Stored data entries
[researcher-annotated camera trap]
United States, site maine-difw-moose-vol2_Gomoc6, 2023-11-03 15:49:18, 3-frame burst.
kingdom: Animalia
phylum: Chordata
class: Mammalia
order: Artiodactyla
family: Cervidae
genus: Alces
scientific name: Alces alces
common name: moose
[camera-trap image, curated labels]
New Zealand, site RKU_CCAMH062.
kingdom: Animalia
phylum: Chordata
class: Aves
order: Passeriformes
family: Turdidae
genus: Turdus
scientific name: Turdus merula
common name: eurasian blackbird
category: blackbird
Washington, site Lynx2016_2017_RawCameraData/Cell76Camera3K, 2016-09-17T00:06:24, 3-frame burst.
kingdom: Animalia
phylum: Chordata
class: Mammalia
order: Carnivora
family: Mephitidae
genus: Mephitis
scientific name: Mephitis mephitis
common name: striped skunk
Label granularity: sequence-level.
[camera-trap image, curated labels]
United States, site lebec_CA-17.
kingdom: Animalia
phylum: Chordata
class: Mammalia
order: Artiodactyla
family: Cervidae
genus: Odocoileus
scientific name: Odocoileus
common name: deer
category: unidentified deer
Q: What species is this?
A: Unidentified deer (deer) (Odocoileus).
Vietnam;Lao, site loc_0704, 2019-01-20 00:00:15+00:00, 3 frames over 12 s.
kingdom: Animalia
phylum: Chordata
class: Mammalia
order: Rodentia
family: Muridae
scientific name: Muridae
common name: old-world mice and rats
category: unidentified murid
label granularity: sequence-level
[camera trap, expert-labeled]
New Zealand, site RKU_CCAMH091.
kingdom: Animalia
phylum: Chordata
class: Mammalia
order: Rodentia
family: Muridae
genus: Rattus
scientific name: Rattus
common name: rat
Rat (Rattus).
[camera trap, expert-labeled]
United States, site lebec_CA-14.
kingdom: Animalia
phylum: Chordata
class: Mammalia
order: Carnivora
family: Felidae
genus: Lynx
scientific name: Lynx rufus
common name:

### PROBLEM TO SOLVE
Would you transcribe every entry exactly, leaving nothing out?

### ANSWER FOR THE TASK
[researcher-annotated camera trap]
United States, site maine-difw-moose-vol2_Gomoc6, 2023-11-03 15:49:18, 3-frame burst.
kingdom: Animalia
phylum: Chordata
class: Mammalia
order: Artiodactyla
family: Cervidae
genus: Alces
scientific name: Alces alces
common name: moose
[camera-trap image, curated labels]
New Zealand, site RKU_CCAMH062.
kingdom: Animalia
phylum: Chordata
class: Aves
order: Passeriformes
family: Turdidae
genus: Turdus
scientific name: Turdus merula
common name: eurasian blackbird
category: blackbird
Washington, site Lynx2016_2017_RawCameraData/Cell76Camera3K, 2016-09-17T00:06:24, 3-frame burst.
kingdom: Animalia
phylum: Chordata
class: Mammalia
order: Carnivora
family: Mephitidae
genus: Mephitis
scientific name: Mephitis mephitis
common name: striped skunk
Label granularity: sequence-level.
[camera-trap image, curated labels]
United States, site lebec_CA-17.
kingdom: Animalia
phylum: Chordata
class: Mammalia
order: Artiodactyla
family: Cervidae
genus: Odocoileus
scientific name: Odocoileus
common name: deer
category: unidentified deer
Q: What species is this?
A: Unidentified deer (deer) (Odocoileus).
Vietnam;Lao, site loc_0704, 2019-01-20 00:00:15+00:00, 3 frames over 12 s.
kingdom: Animalia
phylum: Chordata
class: Mammalia
order: Rodentia
family: Muridae
scientific name: Muridae
common name: old-world mice and rats
category: unidentified murid
label granularity: sequence-level
[camera trap, expert-labeled]
New Zealand, site RKU_CCAMH091.
kingdom: Animalia
phylum: Chordata
class: Mammalia
order: Rodentia
family: Muridae
genus: Rattus
scientific name: Rattus
common name: rat
Rat (Rattus).
[camera trap, expert-labeled]
United States, site lebec_CA-14.
kingdom: Animalia
phylum: Chordata
class: Mammalia
order: Carnivora
family: Felidae
genus: Lynx
scientific name: Lynx rufus
common name:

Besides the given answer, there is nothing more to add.